Finally, your spouse got it. He or she realized it was mean to be mean. And they apologized. From the heart.
But something strange has happened. You’re doing the same thing back. Saying nasty things. Hitting below the belt. And they’re suffering. Now they’re even mad at themselves for apologizing.
Ugh.
But you know how much it hurts – because you were hurt. So why are you taking revenge?
Aren’t we supposed to learn empathy from having experienced the same pain? What is going on here?
The Answer No One Talks About
There is an answer.
You haven’t healed.
Their apology didn’t heal you.
(And I will tell you this: That is exactly what keeps divorce cases forever in the court system. No one’s really fighting about the money. It’s about the hurt feelings.)
It’s kind of like when the scrawny little kid knocks out the bully that has been tormenting him forever. He can’t possibly feel better from all the mistreatment he received just because he sees his bully lying on the ground, absolutely in shock that this could happen.
But somehow, for that scrawny little kid, it does make him feel better. And the audience cheers.
So why is that?
Why do we seem to get satisfaction and healing from hurting someone who hurt us?
It seems fair. That’s all. The score got evened up and that feels like it was fair. No criminal should go unpunished.
But does revenge really even out the score?
It doesn’t. But you don’t not believe they are suffering even if they cry! You think they’re manipulating you with their tears.
The only thing you know — and this is important! — is how much you suffered.
If they cry, it doesn’t work because they’re manipulating.
If they beg it doesn’t work because that means they can’t take the heat in the kitchen.
If they ignore your nastiness and are brave, it doesn’t work because you will heap more on them to be certain it has gotten through their tough exterior.
If they leave to save their skin and their sanity, it will cause you to go after them with more torments.
If they file for divorce, you’ll both be in the system a very long time – even after you’ve found someone else – because you really never do heal by hurting them.
It looks like you’re caught in a box.
But you don’t have to be.
If you could thoroughly heal from their past meanness, you would no longer be angry and vindictive. A healed heart is not angry.
How To Heal
One path to healing – and this is huge – is to be deeply understood. Freud figured this out. That is why there is a profession called “therapy” where what many therapists do is just listen and reflect back that they understand.
It doesn’t give people tools, but for those who desperately need to heal from their wounds, it is incredibly soothing. Being understood is literally a requirement of human relationships.
You do not feel understood. Period. That explains the anger and frustration. It, unfortunately, also explains the meanness.
Your job is to heal yourself first. Make yourself #1. Divorce won’t do it. Being more and more angry won’t do it.
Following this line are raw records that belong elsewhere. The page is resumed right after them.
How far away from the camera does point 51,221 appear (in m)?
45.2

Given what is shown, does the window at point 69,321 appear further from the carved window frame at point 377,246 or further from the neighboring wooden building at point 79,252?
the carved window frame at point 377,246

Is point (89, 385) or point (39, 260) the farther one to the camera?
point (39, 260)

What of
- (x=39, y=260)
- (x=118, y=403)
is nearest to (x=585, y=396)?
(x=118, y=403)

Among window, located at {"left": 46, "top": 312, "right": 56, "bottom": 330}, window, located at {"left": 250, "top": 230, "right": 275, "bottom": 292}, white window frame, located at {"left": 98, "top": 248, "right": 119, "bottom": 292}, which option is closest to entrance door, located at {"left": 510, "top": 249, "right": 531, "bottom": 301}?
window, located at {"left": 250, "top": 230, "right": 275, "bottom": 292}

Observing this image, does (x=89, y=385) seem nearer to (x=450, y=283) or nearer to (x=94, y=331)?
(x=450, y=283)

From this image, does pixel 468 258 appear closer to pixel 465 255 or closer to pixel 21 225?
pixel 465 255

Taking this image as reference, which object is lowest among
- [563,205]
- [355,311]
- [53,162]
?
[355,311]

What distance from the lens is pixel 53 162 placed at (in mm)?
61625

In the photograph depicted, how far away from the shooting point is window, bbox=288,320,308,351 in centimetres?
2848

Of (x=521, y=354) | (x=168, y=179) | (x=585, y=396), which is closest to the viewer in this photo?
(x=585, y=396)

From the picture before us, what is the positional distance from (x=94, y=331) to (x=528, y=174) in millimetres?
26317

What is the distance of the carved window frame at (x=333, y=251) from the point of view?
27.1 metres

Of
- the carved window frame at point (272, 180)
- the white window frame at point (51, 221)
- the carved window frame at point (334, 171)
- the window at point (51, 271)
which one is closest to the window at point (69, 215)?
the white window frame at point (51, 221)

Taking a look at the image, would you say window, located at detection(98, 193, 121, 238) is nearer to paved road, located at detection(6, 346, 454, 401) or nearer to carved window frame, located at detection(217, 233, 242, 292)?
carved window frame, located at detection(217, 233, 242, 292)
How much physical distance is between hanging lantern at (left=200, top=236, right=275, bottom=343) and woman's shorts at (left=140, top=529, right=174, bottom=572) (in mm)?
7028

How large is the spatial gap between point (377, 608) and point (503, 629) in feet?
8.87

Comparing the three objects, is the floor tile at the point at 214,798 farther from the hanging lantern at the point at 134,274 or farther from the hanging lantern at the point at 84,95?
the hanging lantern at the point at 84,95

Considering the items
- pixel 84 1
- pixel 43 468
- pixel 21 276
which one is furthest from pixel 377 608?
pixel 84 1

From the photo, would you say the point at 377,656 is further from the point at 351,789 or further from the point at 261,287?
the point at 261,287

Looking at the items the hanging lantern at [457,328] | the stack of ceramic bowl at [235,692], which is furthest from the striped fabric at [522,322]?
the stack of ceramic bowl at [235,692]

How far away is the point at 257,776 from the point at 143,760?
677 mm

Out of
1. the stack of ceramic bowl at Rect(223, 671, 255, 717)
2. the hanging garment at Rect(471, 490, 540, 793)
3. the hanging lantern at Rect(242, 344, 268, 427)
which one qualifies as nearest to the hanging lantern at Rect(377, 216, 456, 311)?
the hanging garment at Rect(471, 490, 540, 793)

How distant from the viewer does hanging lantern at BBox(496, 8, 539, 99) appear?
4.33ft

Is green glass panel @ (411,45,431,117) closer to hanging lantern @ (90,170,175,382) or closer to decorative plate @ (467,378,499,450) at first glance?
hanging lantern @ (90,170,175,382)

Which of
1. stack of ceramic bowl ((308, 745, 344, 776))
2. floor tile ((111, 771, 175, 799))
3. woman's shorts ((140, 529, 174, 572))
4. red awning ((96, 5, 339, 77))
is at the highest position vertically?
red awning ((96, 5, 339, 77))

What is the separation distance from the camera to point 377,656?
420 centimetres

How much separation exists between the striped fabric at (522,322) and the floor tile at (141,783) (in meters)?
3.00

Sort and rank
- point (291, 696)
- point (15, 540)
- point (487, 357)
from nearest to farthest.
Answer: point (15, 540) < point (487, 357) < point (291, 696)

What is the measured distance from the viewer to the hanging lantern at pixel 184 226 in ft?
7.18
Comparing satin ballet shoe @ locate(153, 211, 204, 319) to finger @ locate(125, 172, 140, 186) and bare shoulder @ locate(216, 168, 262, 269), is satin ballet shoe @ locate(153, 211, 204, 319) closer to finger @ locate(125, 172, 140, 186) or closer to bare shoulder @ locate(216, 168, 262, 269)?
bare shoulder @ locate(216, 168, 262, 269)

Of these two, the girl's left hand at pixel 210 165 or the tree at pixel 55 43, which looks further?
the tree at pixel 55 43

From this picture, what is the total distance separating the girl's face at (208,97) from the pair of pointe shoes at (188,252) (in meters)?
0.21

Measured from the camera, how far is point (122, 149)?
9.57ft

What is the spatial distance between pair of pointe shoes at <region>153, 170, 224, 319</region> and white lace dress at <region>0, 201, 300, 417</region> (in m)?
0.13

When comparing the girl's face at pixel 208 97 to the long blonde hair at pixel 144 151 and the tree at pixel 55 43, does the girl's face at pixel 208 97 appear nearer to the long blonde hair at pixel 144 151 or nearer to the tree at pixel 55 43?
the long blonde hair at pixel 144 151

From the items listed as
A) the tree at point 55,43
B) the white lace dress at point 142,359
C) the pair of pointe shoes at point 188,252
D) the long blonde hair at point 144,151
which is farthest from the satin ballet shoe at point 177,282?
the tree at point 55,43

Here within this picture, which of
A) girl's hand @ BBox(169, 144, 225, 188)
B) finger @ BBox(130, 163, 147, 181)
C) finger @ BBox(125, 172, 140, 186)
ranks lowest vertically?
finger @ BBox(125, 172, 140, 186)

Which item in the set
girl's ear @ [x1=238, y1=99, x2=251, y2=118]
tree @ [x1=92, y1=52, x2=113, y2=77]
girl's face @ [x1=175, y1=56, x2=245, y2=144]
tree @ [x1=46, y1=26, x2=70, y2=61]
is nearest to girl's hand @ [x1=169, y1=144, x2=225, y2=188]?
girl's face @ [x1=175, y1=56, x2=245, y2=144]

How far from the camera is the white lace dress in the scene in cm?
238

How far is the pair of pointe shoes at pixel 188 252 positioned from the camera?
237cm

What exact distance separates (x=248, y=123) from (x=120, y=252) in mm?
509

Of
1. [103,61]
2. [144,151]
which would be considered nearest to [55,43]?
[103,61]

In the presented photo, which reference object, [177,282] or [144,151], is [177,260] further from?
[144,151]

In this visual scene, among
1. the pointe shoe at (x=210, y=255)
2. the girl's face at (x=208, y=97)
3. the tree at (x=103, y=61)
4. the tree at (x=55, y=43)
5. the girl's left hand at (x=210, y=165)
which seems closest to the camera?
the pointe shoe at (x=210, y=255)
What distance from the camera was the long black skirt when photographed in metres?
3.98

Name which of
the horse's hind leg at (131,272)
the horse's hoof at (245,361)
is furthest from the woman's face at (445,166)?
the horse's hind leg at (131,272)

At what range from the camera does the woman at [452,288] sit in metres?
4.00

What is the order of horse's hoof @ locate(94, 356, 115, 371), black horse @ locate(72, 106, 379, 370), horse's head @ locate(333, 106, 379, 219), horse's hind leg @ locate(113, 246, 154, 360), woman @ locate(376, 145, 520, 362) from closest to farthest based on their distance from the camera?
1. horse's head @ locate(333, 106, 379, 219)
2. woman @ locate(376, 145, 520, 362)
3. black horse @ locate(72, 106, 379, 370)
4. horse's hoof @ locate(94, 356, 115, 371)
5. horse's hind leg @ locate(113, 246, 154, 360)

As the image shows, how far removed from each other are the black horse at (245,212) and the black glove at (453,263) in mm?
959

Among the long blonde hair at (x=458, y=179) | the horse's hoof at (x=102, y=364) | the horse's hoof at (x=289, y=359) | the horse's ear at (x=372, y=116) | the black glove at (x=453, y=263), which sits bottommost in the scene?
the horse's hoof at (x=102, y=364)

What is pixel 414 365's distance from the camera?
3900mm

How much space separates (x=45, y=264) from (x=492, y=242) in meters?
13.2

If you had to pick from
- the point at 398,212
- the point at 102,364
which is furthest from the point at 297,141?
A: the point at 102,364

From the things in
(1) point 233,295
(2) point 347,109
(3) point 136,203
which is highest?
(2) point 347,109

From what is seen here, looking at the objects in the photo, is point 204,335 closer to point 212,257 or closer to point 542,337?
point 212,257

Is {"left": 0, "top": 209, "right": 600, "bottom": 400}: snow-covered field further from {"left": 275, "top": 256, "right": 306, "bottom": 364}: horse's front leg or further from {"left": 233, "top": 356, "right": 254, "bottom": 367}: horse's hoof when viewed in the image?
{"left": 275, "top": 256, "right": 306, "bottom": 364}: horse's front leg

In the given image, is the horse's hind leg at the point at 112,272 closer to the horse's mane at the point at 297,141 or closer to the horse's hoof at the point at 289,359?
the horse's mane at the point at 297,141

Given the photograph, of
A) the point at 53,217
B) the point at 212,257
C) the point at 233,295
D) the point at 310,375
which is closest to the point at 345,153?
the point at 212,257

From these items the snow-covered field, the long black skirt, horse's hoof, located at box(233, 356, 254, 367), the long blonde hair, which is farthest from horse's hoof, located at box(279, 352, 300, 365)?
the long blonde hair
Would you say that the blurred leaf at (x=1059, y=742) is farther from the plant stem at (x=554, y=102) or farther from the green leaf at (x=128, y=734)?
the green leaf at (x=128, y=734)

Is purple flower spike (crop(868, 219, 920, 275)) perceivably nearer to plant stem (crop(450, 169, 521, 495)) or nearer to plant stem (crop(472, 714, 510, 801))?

Healing inside will take away your pain and anger. It stops your revenge.
So how do you do that?
My tools bypass the conscious mind.
You cannot use “willpower.” It won’t work.
You need to reconnect to yourself in a way you never have before. You need to clean out the self-judgment, self-blame, and self-criticism in your mind. You need to figure out your triggers and learn the techniques to make them stop tormenting you. You need to forgive yourself first and then be open to a well-done apology from your partner.
This isn’t easy. I know that. But it is eminently doable. And very frankly, if you both are unhealed, it is mandatory.